**EXTRACTED TEXT**
After China this week passed a new national security law for Hong Kong, private-sector leaders and analysts are divided over how it will impact business in the territory. The national security law broadens Beijing’s powers to investigate and prosecute suspected criminals in Hong Kong and criminalizes the acts of secession, subversion, terrorism, and collusion with foreign powers.

Hong Kong is one of the world’s most influential financial centers and is home to the Hong Kong Stock Exchange, Asia’s third-largest stock exchange in terms of market capitalization. The Index of Economic Freedom, an index created by the right-leaning Heritage Foundation, had ranked Hong Kong as the world’s freest economy in the world from 1995 to 2019.

Two of Hong Kong’s biggest banks — HSBC and Standard Chartered — have backed the law, as they believe it would restore social and economic stability in the territory after massive unrest last year due to a controversial extradition bill.

"We respect and support laws and regulations that will enable Hong Kong to recover and rebuild the economy and, at the same time, maintain the principle of 'One Country, Two Systems'," HSBC said in a Chinese social media post in support of the bill.

**COLLECTED MATERIAL**
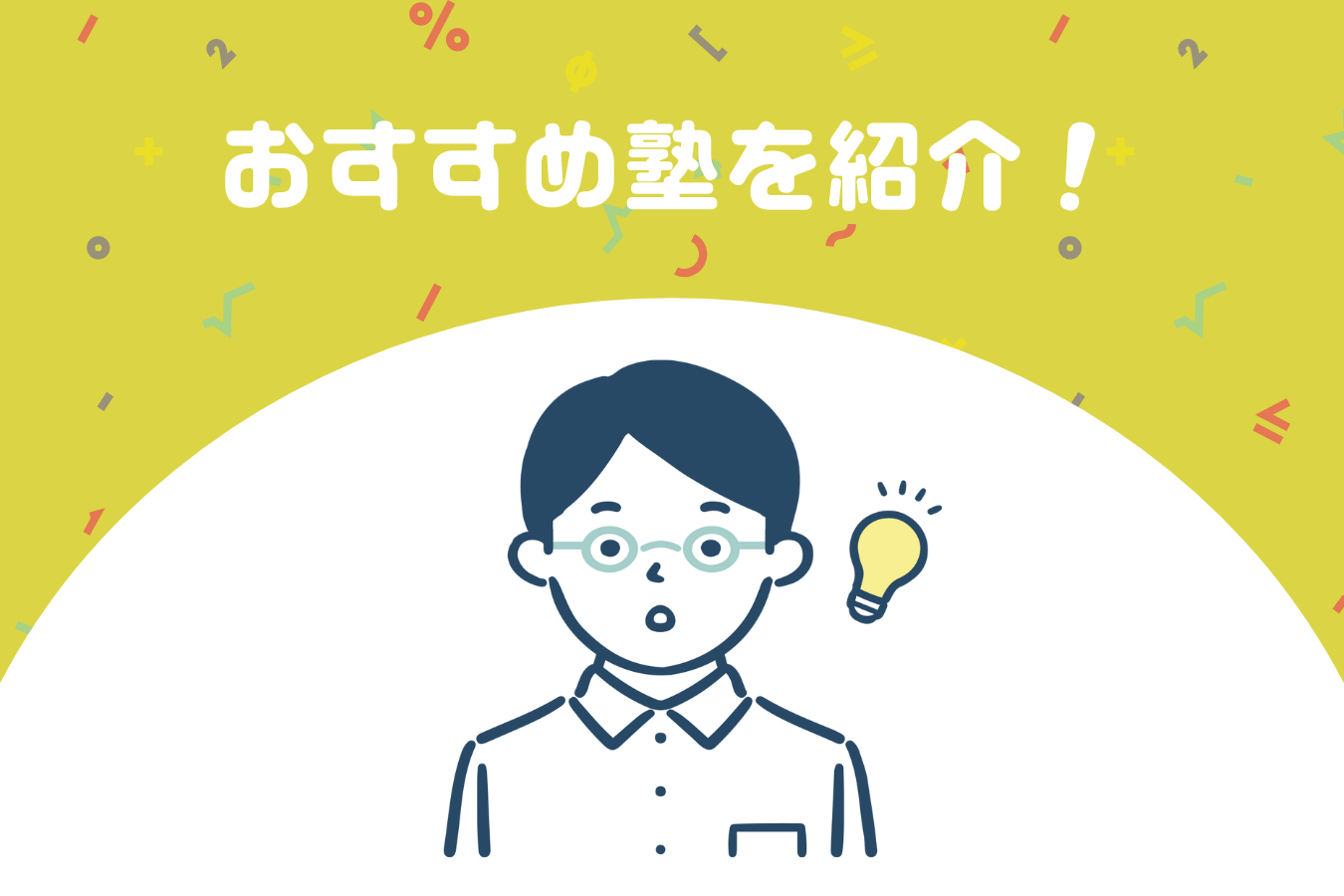 おすすめ塾を紹介！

**PROMPT 1**
According to the article on Hong Kong's new national security law, which two Hong Kong banks backed the law?
**PROMPT 2**
Write out the article on Hong Kong's new national security law word for word, from "Two of Hong" up to and including "of the bill.".

**RESPONSE BOX 1**
HSBC and Standard Chartered

**RESPONSE BOX 2**
Two of Hong Kong’s biggest banks — HSBC and Standard Chartered — have backed the law, as they believe it would restore social and economic stability in the territory after massive unrest last year due to a controversial extradition bill.

"We respect and support laws and regulations that will enable Hong Kong to recover and rebuild the economy and, at the same time, maintain the principle of 'One Country, Two Systems'," HSBC said in a Chinese social media post in support of the bill.